Scene-based spatial questions:
-*-

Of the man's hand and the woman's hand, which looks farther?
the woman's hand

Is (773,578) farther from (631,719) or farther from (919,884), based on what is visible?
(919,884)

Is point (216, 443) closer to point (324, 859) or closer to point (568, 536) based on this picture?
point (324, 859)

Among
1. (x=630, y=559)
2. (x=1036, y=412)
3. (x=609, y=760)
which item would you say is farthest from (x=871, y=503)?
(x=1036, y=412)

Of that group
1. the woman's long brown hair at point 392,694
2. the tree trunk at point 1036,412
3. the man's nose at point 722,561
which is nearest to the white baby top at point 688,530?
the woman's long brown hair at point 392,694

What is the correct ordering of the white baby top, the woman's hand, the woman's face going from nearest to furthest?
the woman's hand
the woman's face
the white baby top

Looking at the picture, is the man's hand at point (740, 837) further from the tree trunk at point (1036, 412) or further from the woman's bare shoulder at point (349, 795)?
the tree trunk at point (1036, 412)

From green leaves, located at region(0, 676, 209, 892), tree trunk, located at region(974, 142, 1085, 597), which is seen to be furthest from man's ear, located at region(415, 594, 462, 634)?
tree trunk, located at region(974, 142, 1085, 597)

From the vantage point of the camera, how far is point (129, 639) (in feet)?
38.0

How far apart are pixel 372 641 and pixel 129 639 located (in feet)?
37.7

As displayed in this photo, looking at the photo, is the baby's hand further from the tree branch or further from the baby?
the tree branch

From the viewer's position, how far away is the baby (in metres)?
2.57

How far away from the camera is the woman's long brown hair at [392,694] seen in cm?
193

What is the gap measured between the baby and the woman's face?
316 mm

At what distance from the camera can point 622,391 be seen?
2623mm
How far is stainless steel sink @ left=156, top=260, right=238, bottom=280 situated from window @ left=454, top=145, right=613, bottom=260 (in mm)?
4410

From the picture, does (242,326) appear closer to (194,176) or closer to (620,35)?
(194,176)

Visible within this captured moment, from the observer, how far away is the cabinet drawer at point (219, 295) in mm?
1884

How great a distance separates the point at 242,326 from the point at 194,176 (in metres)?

-*-

• Direction: Update all of the material above by changing every occurrence of "camera" to "observer" and leaving everything else unchanged.

• Right answer:
Of the man's hand and the woman's hand, which looks farther?
the woman's hand

Is (773,578) farther from (631,719) or farther from (919,884), based on what is visible?
(919,884)

Is point (216, 443) closer to point (324, 859) or closer to point (568, 536) based on this picture?
point (324, 859)

Among
1. (x=630, y=559)
2. (x=1036, y=412)
3. (x=609, y=760)
which item would you say is farthest from (x=871, y=503)?
(x=1036, y=412)

Of that group
1. the woman's long brown hair at point 392,694
2. the tree trunk at point 1036,412
3. the man's nose at point 722,561
which is nearest to the white baby top at point 688,530?
the woman's long brown hair at point 392,694

What is the correct ordering of the white baby top, the woman's hand, the woman's face going from nearest to furthest?
the woman's hand
the woman's face
the white baby top

Looking at the picture, is the man's hand at point (740, 837) further from the tree trunk at point (1036, 412) or further from the woman's bare shoulder at point (349, 795)?
the tree trunk at point (1036, 412)

From green leaves, located at region(0, 676, 209, 892), tree trunk, located at region(974, 142, 1085, 597), which is seen to be furthest from man's ear, located at region(415, 594, 462, 634)?
tree trunk, located at region(974, 142, 1085, 597)

From the vantage point of the observer, how far is point (129, 639) (in feet)?
38.0

How far apart are pixel 372 641 and pixel 129 639 located (in feet)?
37.7

As displayed in this photo, looking at the photo, is the baby's hand further from the tree branch or further from the baby?
the tree branch

From the viewer's position, how far away is the baby (in metres)?
2.57

How far away from the observer is the woman's long brown hair at [392,694] seen in cm?
193

What is the gap measured between the baby and the woman's face?
316 mm

At what distance from the observer can point 622,391 be seen?
2623mm
How far is stainless steel sink @ left=156, top=260, right=238, bottom=280 situated from window @ left=454, top=145, right=613, bottom=260 (in mm)?
4410

From the picture, does (242,326) appear closer to (194,176) or closer to (620,35)?
(194,176)

Visible within this captured moment, from the observer, how far away is the cabinet drawer at point (219, 295) in mm?
1884

How great a distance separates the point at 242,326 from the point at 194,176 (in metres)?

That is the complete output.